Le chanteur pense juste. Il vomit le Front national, qui lui « fout la haine ». Déplore la guerre en Yougoslavie, « cette boucherie ». Dégaine son sac de riz siglé Basmati. Il votait naguère pour François Mitterrand et résume le foutoir à l'Est d'un pertinent: « Je crains pour nos nations amies l'exemple du Liban. » Ce joyeux drille choisit toujours le point de vue le plus élevé. Même s'il ne s'agit pas forcément du moins encombré.
Cet homme-là s'exalte à tous les combats. Il ne s'épargne pas. Une pétition: où dois-je signer ? Faut-il haranguer trois chalands en faveur des intermittents du spectacle ? Camarades, me voilà. Faut-il discuter des banlieues ? Il grimpe sur le premier tonneau et s'écrie: «Je viens ici soutenir mes frères. » Il gîte dans les beaux quartiers. Ce n'est pas le problème.
Il « comprend » les écologistes, il a défendu « Mastriche ». Il a toujours un fer au chaud. Jure-t-il de ne plus prononcer un mot ? Il le jure à une heure de grande écoute, le dimanche, juste avant le poulet-coquillettes.

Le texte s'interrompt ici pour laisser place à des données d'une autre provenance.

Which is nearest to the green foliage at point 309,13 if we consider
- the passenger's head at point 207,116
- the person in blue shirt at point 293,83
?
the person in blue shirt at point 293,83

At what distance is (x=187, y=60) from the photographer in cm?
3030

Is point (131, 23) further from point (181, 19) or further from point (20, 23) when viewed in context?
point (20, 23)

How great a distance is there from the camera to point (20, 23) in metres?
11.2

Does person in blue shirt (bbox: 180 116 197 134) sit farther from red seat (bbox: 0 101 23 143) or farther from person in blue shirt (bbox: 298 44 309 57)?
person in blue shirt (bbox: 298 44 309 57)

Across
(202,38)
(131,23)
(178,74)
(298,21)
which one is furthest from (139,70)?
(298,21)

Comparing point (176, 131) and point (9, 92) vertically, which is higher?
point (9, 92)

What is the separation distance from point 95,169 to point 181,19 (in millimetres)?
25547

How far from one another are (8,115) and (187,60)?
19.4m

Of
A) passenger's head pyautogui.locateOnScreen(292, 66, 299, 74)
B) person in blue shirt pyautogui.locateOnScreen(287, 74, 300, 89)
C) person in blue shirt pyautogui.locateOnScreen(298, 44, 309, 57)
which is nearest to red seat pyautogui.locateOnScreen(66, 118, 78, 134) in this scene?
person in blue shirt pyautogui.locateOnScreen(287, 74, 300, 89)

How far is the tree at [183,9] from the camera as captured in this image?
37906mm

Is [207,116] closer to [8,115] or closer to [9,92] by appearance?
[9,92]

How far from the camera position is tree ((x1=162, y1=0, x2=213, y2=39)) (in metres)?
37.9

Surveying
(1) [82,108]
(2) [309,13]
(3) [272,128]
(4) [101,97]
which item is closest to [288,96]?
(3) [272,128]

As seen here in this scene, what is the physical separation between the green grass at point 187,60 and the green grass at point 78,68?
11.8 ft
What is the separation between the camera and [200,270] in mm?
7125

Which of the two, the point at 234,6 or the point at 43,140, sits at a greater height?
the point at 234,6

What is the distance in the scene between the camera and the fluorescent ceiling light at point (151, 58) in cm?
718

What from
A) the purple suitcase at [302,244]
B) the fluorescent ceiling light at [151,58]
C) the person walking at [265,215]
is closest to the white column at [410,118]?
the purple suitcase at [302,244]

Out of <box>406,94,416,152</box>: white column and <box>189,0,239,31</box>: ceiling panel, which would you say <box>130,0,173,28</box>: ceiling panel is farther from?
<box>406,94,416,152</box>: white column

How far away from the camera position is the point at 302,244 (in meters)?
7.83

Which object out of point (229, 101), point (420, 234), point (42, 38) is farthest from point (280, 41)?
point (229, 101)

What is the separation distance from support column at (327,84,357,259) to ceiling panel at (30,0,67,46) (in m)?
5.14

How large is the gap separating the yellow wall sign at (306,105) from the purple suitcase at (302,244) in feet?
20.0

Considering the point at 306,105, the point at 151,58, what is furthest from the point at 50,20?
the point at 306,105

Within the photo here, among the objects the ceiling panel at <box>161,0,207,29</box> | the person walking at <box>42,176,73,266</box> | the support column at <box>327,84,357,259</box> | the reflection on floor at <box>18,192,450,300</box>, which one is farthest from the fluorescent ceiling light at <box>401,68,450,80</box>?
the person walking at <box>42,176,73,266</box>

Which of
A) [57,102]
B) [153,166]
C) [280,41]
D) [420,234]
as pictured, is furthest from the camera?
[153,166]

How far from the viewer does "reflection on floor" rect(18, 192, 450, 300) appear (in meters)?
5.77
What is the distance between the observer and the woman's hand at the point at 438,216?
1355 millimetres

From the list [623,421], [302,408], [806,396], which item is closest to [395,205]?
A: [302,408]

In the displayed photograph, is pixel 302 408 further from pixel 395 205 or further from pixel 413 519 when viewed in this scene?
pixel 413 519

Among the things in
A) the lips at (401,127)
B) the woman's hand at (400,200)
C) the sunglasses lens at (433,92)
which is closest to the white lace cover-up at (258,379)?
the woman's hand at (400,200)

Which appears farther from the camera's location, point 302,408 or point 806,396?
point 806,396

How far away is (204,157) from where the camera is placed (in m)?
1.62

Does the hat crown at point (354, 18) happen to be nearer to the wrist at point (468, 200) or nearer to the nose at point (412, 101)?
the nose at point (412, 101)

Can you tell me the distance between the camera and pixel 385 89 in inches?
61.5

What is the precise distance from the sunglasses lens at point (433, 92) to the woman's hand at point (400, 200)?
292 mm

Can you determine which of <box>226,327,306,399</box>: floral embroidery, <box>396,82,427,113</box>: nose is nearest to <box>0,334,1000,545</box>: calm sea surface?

Le chanteur ne chante pas toujours. Il pose pour de la mode. Bricole dans la pub. Sur clip, il ne bouge pas les lèvres: il « joue ». Sur scène, il s'économise et déclame. Des textes à consonance poétique, des «Un jour, dans les bas-fonds de Belem », des « Au synthé, mon cousin Jéjé », des « Il se passe quelque chose ce soir, non ? ». Il peut également fondre sur le créneau social, quarante-six minutes montre en main: « J'habite passage de la misère / De notre civilisation la pissotière... » Ça s'appelle du rap.
Doit-on le freiner ? Surtout pas. Furibard à juste titre, courroucé à raison, le chanteur est 100 % français. Un acharné du trépignement éthique. Il a lu « L'Insurgé », de Jules Vallès. Il connaît la musique.